-- Opening Marker --

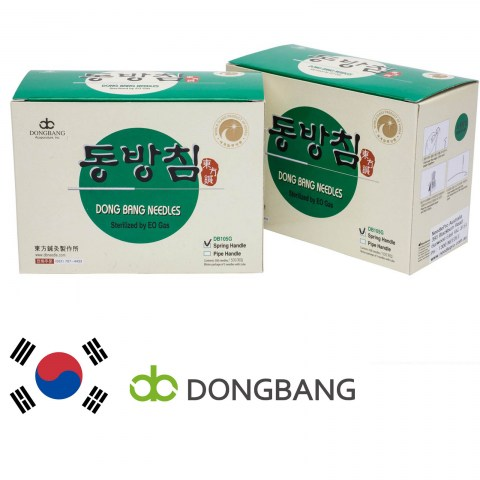 dongbang_accupancture-28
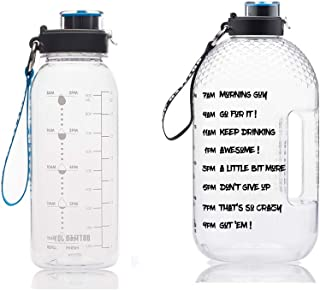 BOTTLED JOY 32oz Water Bottle and 1 Gallon Water Bottle with Time Marked Suite Products, Tritan BPA Free Water Bottle for ...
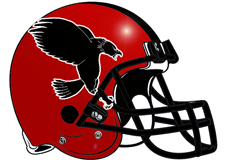 falcon-fantasy-football-helmet-logo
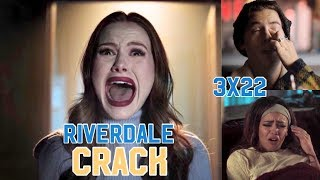 Riverdale Crack 3x22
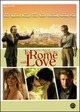 Cover Dvd DVD To Rome With Love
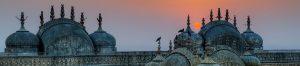 Tours-Jaipur-Nahargarh-Fort2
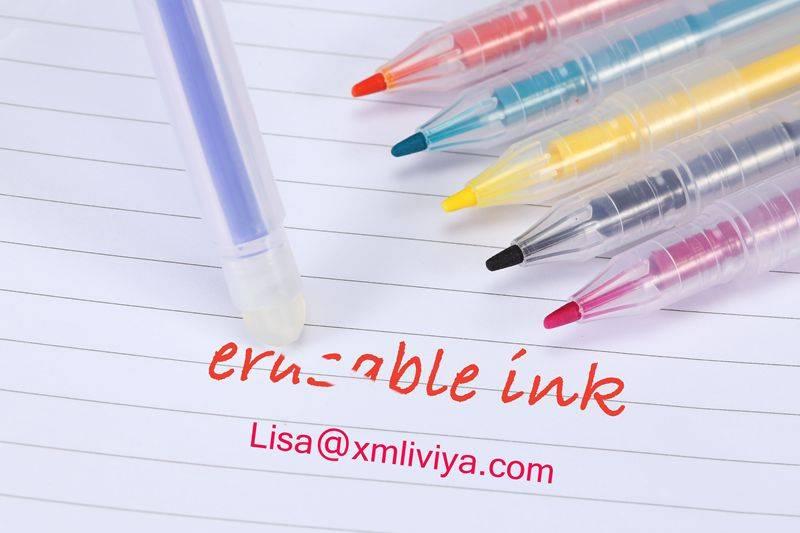 Frixion Erasable Pen/Erasable Colors Pen/Frixion Erasable Marker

-- Closing Marker --

What is expected:
Restate the entries word for word, though any image they contain should not appear.

Exercise output:
 dongbang_accupancture-28
 BOTTLED JOY 32oz Water Bottle and 1 Gallon Water Bottle with Time Marked Suite Products, Tritan BPA Free Water Bottle for ...
 falcon-fantasy-football-helmet-logo
 Riverdale Crack 3x22
 Cover Dvd DVD To Rome With Love
 Tours-Jaipur-Nahargarh-Fort2
 Frixion Erasable Pen/Erasable Colors Pen/Frixion Erasable Marker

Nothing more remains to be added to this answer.